> [HOW TO COMPLETE THIS TASK]: From the listing below, restate word for word the lines from the line containing "Raquel Allegra - Short Dress - Lyst" down through the line containing "polka dot outfit". Exclude pictures.

> [DATA]:
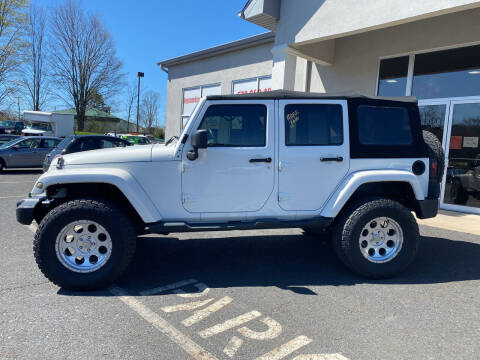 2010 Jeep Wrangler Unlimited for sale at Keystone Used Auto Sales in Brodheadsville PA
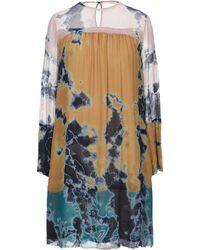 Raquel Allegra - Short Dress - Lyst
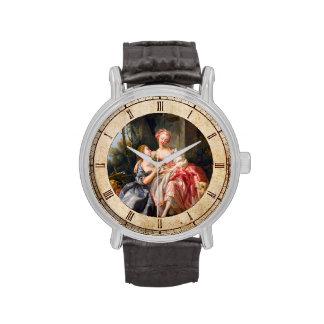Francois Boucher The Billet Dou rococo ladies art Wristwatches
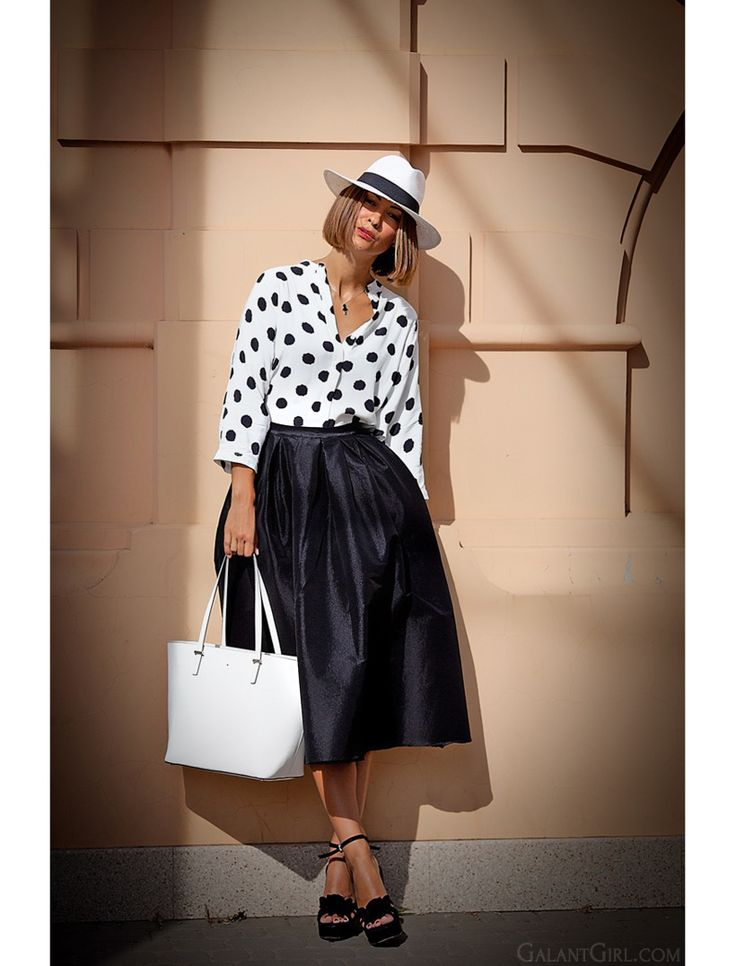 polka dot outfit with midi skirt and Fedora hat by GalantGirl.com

==

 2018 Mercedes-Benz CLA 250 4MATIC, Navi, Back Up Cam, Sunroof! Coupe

> [SOLUTION FOR THIS TASK]:
 Raquel Allegra - Short Dress - Lyst
Francois Boucher The Billet Dou rococo ladies art Wristwatches
 polka dot outfit with midi skirt and Fedora hat by GalantGirl.com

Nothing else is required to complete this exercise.